▶ [Reading text]
苏北盆地高邮凹陷阜宁组二段页岩裂缝特征分析

doi:10.13809/j.cnki.cn32-1825/te.2024.03.011

Abstract

Abstract:

Recent exploration within the second member of Funing Formation（hereinafter referred to as Fu-2 member）in Gaoyou Sag of Subei Basin has marked a significant advancement in the understanding of shale oil potential, highlighting its role in enhancing future reserves and production. This study focuses on Well-X1, utilizing a comprehensive suite of analytical techniques, including imaging logging, core examinations, and micro thin section analysis, to investigate the fracture characteristics across different scales. Additionally, statistical analysis of fracture parameters and isotopic studies of stable carbon and oxygen in fracture fillings provide insights into the formation stages of the fracture. The research delves into the dynamic evolution of fractures and their influence on the accumulation of shale oil and gas. Key findings indicate that structural fractures, predominantly brittle shear and tensile shear fractures, are prevalent and characterized by substantial length and excellent transverse connectivity. Non-structural fractures, including bedding fractures and calcite veins, exhibit some areas of abnormal development. These natural fractures have undergone modifications during later stages, with incompletely filled fractures, pore spaces from dissolved fracture fillers, overpressure bedding fractures, and micro fractures identified as particularly favorable reservoir spaces for shale oil. The results of this study not only shed light on the complex fracture dynamics within the shale but also provide a robust theoretical foundation for evaluating deep shale oil prospects in Gaoyou Sag.

▶ [Task]
According to the shale fracture abstract, why did the study examine stable carbon and oxygen isotopes in the fracture fillings? The listing that comes next has nothing to do with the shale fracture abstract.

▶ [Provided data]

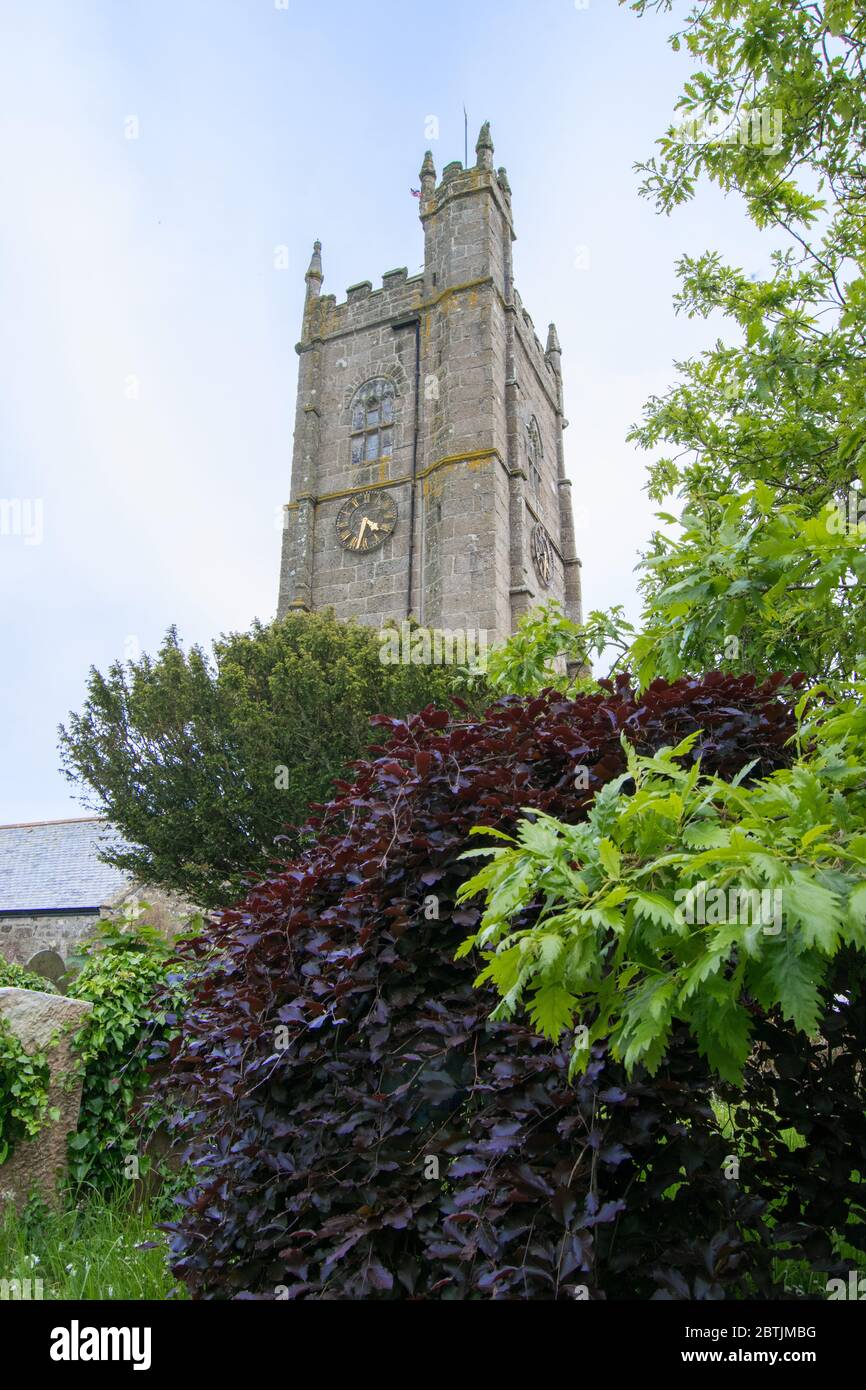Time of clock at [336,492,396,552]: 4:32
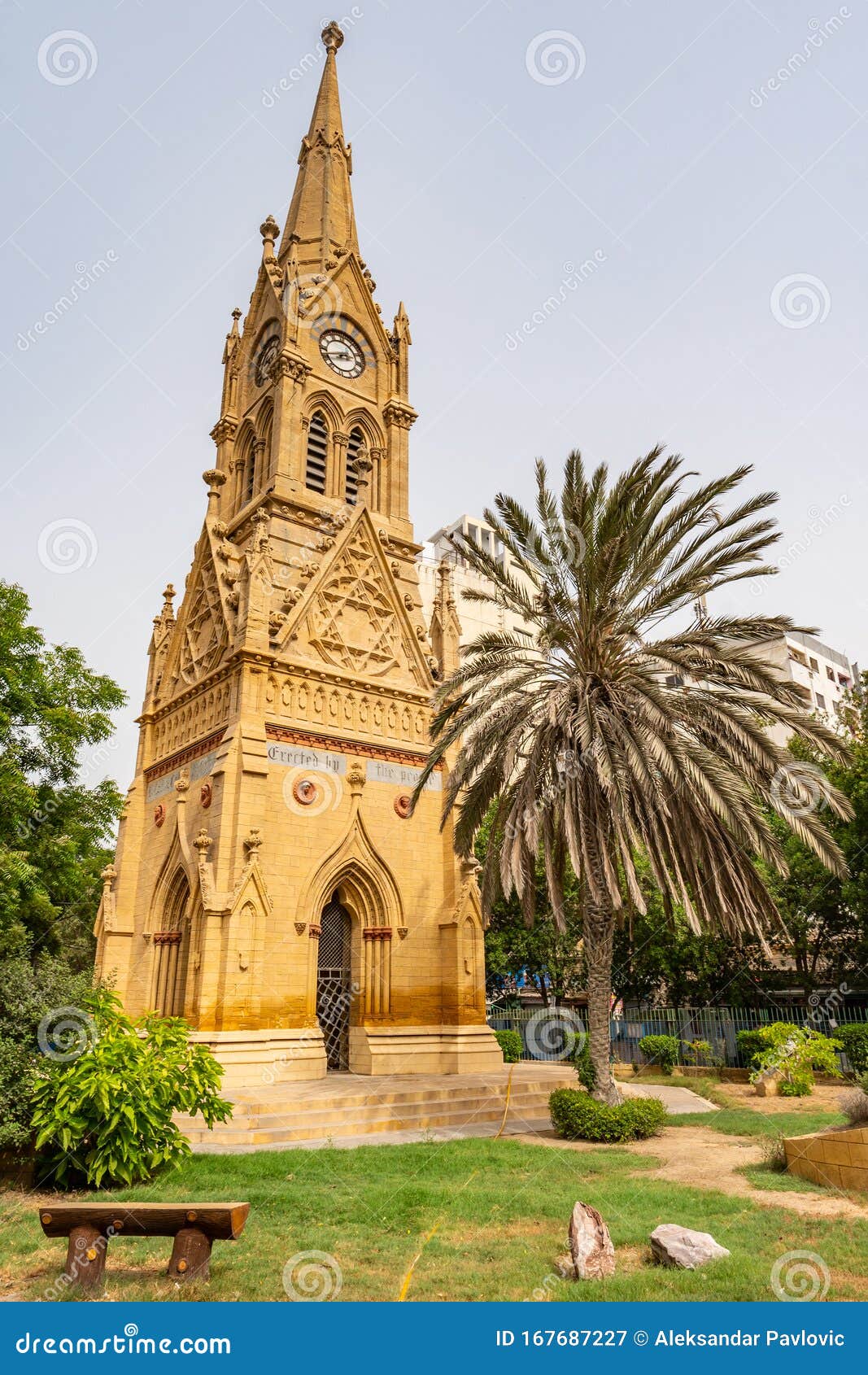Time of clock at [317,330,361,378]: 2:42
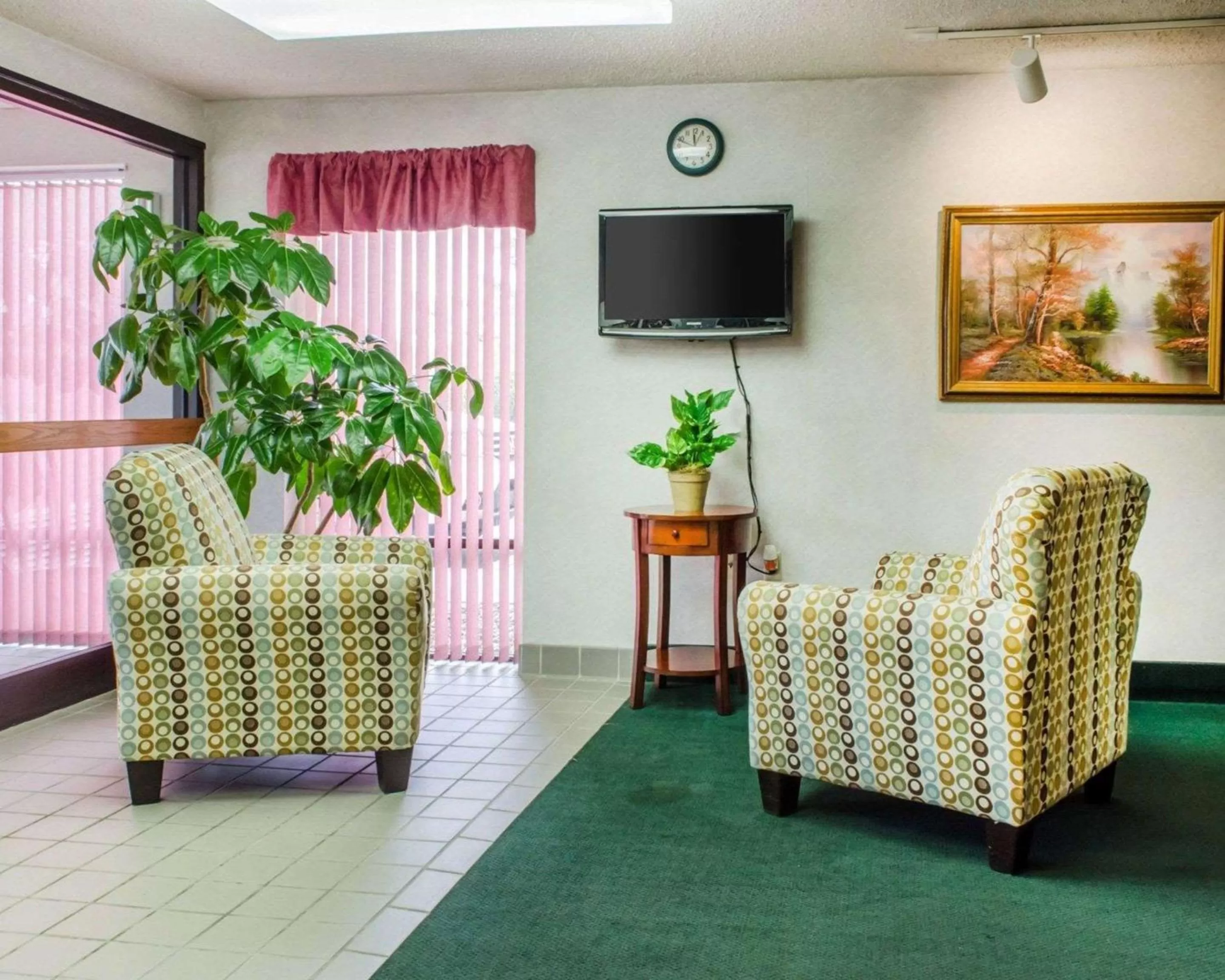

▶ [Exercise response]
The isotope work, together with statistics on fracture parameters, was done because it gives insight into the stages in which the fractures formed.